Potential issues with implementation of ziggurat algorithm

I’m seeing intermittent failures to finish issues when repeatedly running a kernel that calls randn many times.
I’m wondering if someone can independently verify this behaviour, so I can decide if a bug needs to be reported?
Or perhaps I’m misusing the CUDA.jl library?

test code:

using CUDA
using CUDA: i32

function test_baserandn(nsims, res)
    tid = threadIdx().x + (blockIdx().x-1i32) * blockDim().x 
    if tid <= nsims
        X = 0.0
        for mth = 1i32:1200i32
            X += randn()
        end 
        @inbounds res[tid] = X / 1200
    end
    nothing
end
function run_test_baserandn(numsims)
    nthreads = 256
    nblocks = cld(numsims, nthreads)
    res = CuArray{Float64}(zeros(numsims))
    @cuda threads=nthreads blocks=nblocks test_baserandn(Int32(numsims), res)
    println(sum(res)/numsims)
    nothing
end
@time CUDA.@sync run_test_baserandn(100000)

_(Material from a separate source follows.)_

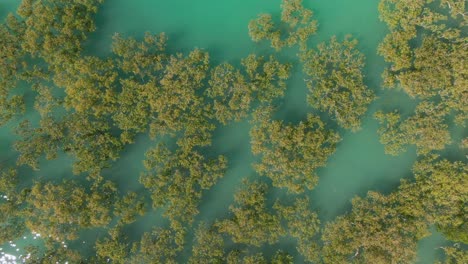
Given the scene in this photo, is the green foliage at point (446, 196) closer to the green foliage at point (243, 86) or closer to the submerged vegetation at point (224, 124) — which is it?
the submerged vegetation at point (224, 124)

It occasionally runs fine - here’s a profile:

But another run might never finish and I have to force the kernel to exit. This appears increasingly likely after increasing the number of normal RVs that are generated.

I don’t appear to have this problem if I remove @inbounds from the code in randn_unlikely function:

using Random

@noinline function CUDA.randn_unlikely(rng, idx, rabs, x)
    # @inbounds begin
        if idx == 0
            while true
                xx = -Random.ziggurat_nor_inv_r*log(Random.rand(rng))
                yy = -log(Random.rand(rng))
                yy+yy > xx*xx &&
                    return (rabs >> 8) % Bool ? -Random.ziggurat_nor_r-xx : Random.ziggurat_nor_r+xx
            end
        elseif (CUDA.gpu_fi()[idx] - CUDA.gpu_fi()[idx+1])*Random.rand(rng) + CUDA.gpu_fi()[idx+1] < exp(-0.5*x*x)
            return x # return from the triangular area
        else
            return Random.randn(rng)
        end
    # end
end

or if I replace the final recursive call to Random.randn(rng) with the Box-Mueller algorithm.

As an aside, the gpu implementation implementation of randn_unlikely is slightly different to the stdlib cpu version (note the use of log1p and the change of sign of the uniform rvs). Not sure if this is another issue?. Stdlib version:

@noinline function randn_unlikely(rng, idx, rabs, x)
    @inbounds if idx == 0
        while true
            xx = -ziggurat_nor_inv_r*log1p(-rand(rng))
            yy = -log1p(-rand(rng))
            yy+yy > xx*xx &&
                return (rabs >> 8) % Bool ? -ziggurat_nor_r-xx : ziggurat_nor_r+xx
        end
    elseif (fi[idx] - fi[idx+1])*rand(rng) + fi[idx+1] < exp(-0.5*x*x)
        return x # return from the triangular area
    else
        return randn(rng)
    end
end